In the old quarter of Chang’an, now swallowed by the neon sprawl of Xi’an, there is a lane locals call Ghost Street. At dawn it looks like any other hutong: soot-stained bricks, bicycles rusting in doorways, the smell of coal and vinegar. But when the paper lanterns click on at twilight, the air thickens with the scent of wet ink, and the past begins to leak through the cracks of the present.
In 1924 a young craftsman named Liang Shou set up shop here, fashioning ink-sticks from pine soot, camphor and musk. His ink dried to a velvet black that seemed to drink light rather than reflect it. Poets swore their verses floated above the page; calligraphers claimed their wolves-in-snow characters howled at night. Liang’s secret was a single drop added at the final grind: a measure of midnight water drawn from the well that once served the imperial scribes. The well had been sealed after a plague of suicides, but Liang pried open its flagstones under a new-moon hush. He took only one gourd of water each month, muttering apologies to whatever listened below.
Business flourished. Yet every Spring Festival, Liang found a fresh red seal stamped on his workshop door: 阴 (shadow). The character was still wet, as though a dripping hand had pressed it moments before. He scrubbed it away, but the stain bled through the wood like a bruise.
One winter night, while the city cracked under a blizzard of lantern ash, Liang stayed late to finish an order of one hundred ink-sticks for the governor’s wedding. The grinding wheel spun, the pine soot rose in black clouds, and he heard the well-lid creak behind him. A woman climbed out, hair streaming water, eyes the colour of smudged calligraphy. She wore a scholar’s robe from the Tang dynasty, hem heavy with well-water that puddled across the floor. In her arms she cradled a cracked ink-stone.
“You steal my ink,” she whispered, voice like wet paper tearing. “Give it back.”

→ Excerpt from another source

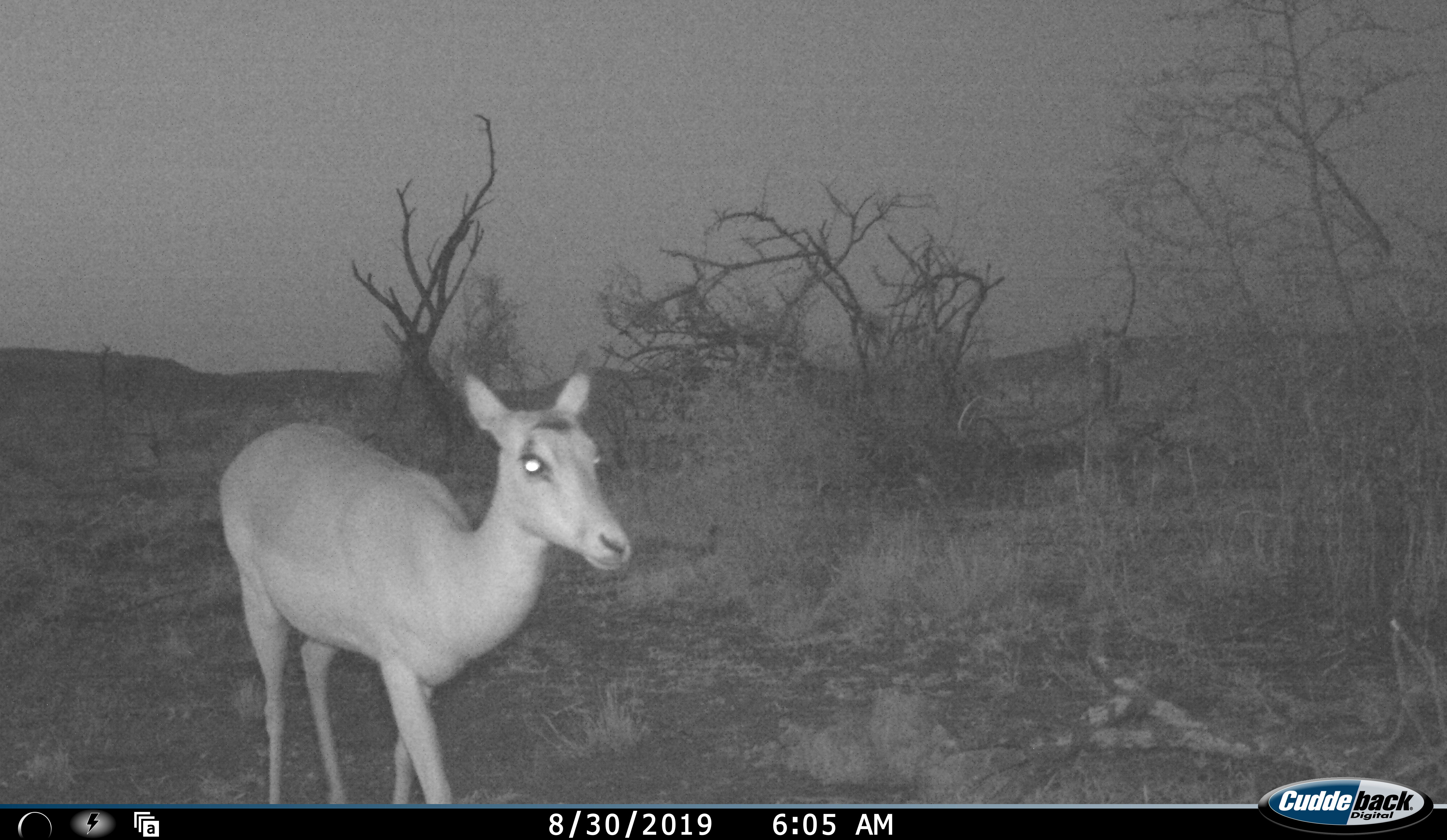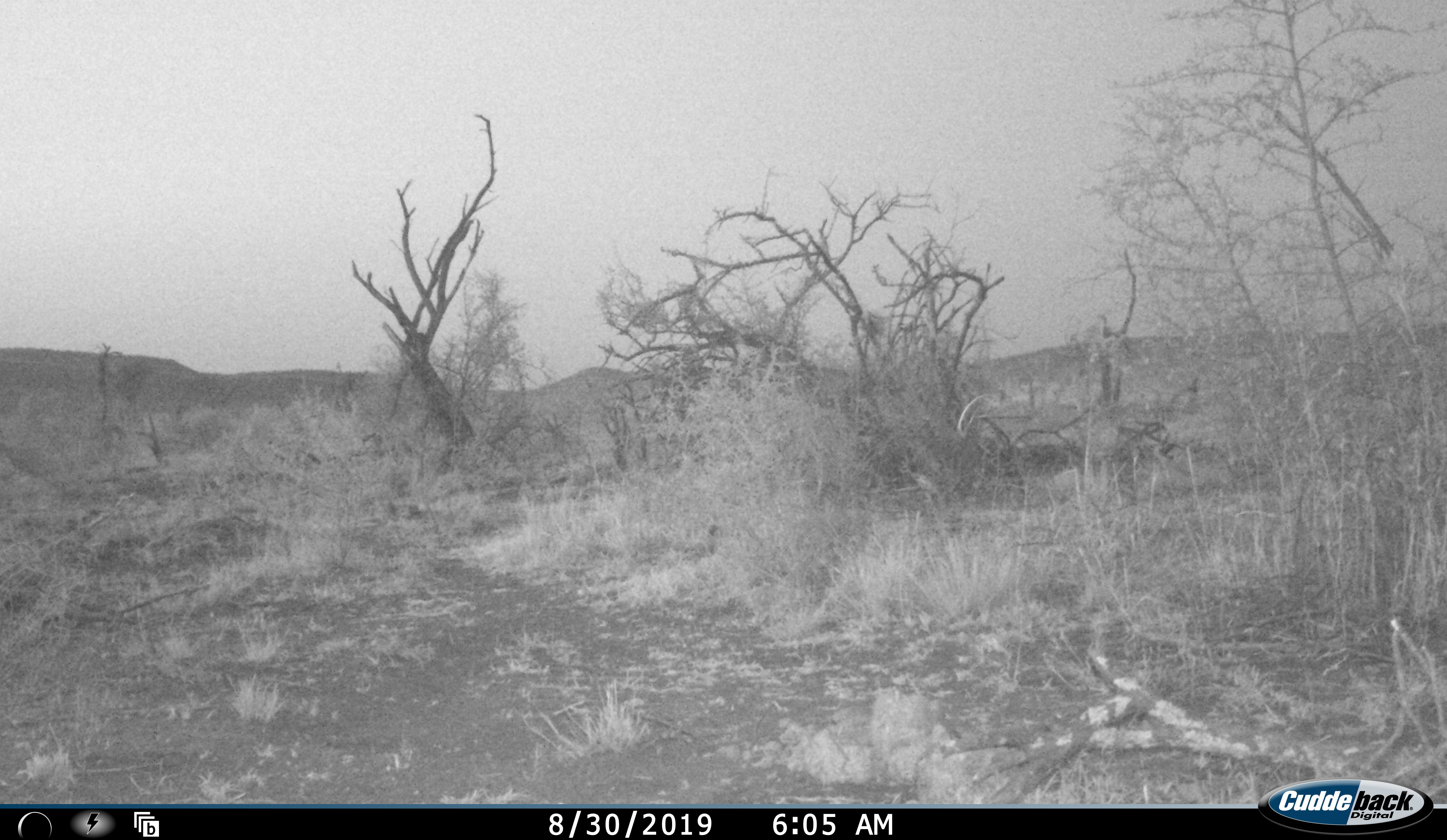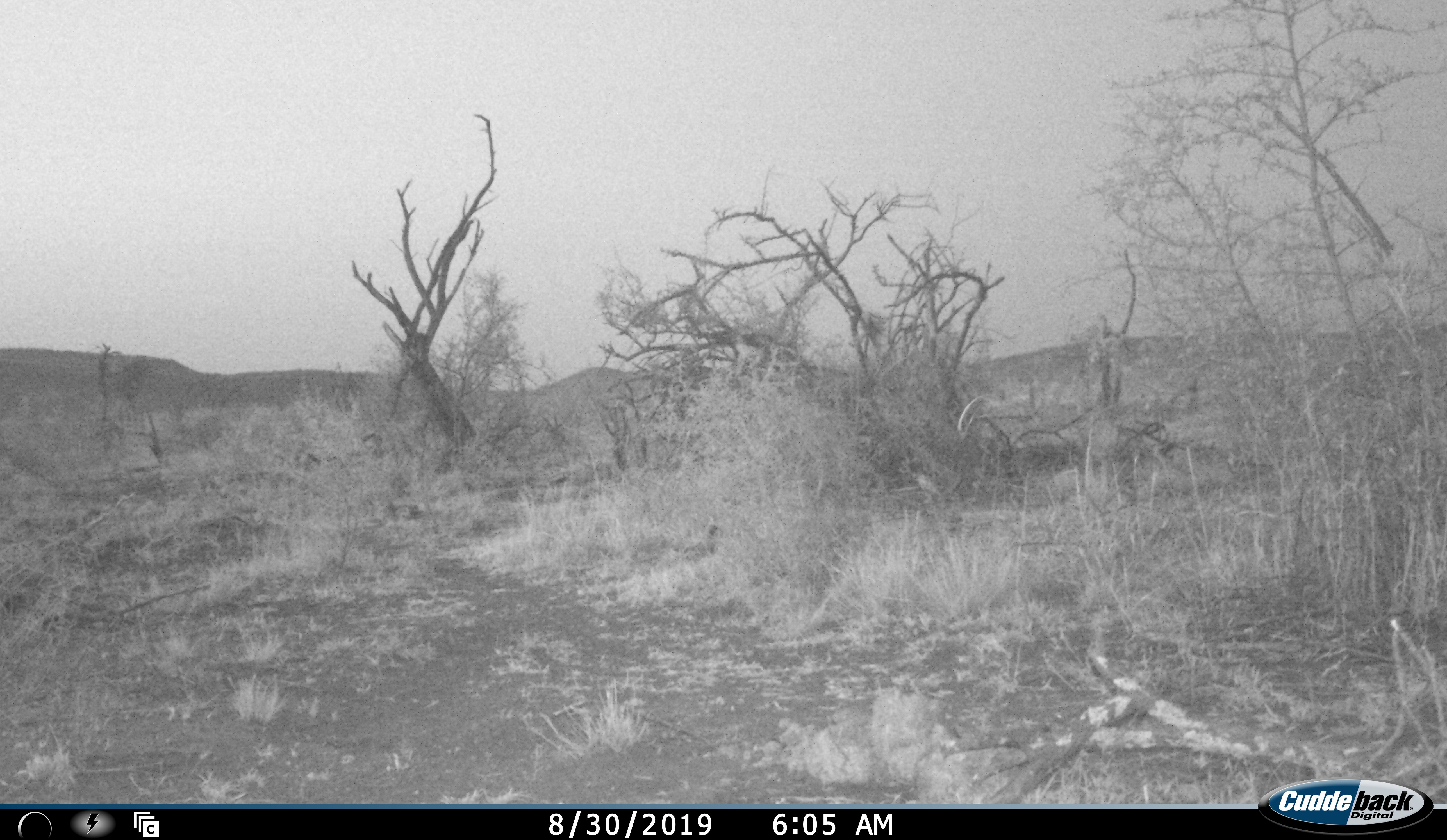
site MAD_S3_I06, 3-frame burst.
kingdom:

Liang’s knees betrayed him. The woman tipped the ink-stone; a single drop of water—darker than any pigment he had ever brewed—fell into his mixing tray. The soot erupted into a cloud of black moths that beat against the walls, leaving trails of looping characters: 还 (return), 债 (debt), 影 (shadow). When the moths settled, they had formed a perfect seal of the character 阴 across Liang’s own chest, still wet and warm.
The next morning neighbours found the workshop door open, the grinding wheel silent. Every ink-stick had turned the colour of coagulated blood. Liang was gone; only a fresh stick of ink remained on the table, its surface bearing a single fingerprint-shaped depression. When the governor’s scribe tried to use it, the ink would not stick to paper—instead, the words slid off the page, pooled on the floor, and crawled toward the well like black tadpoles.
Ghost Street was abandoned soon after. Today, if you walk the lane at 3 a.m. and press your ear to the sealed well-lid, you can still hear the faint grind of stone on stone—and the soft drip of ink that refuses to dry.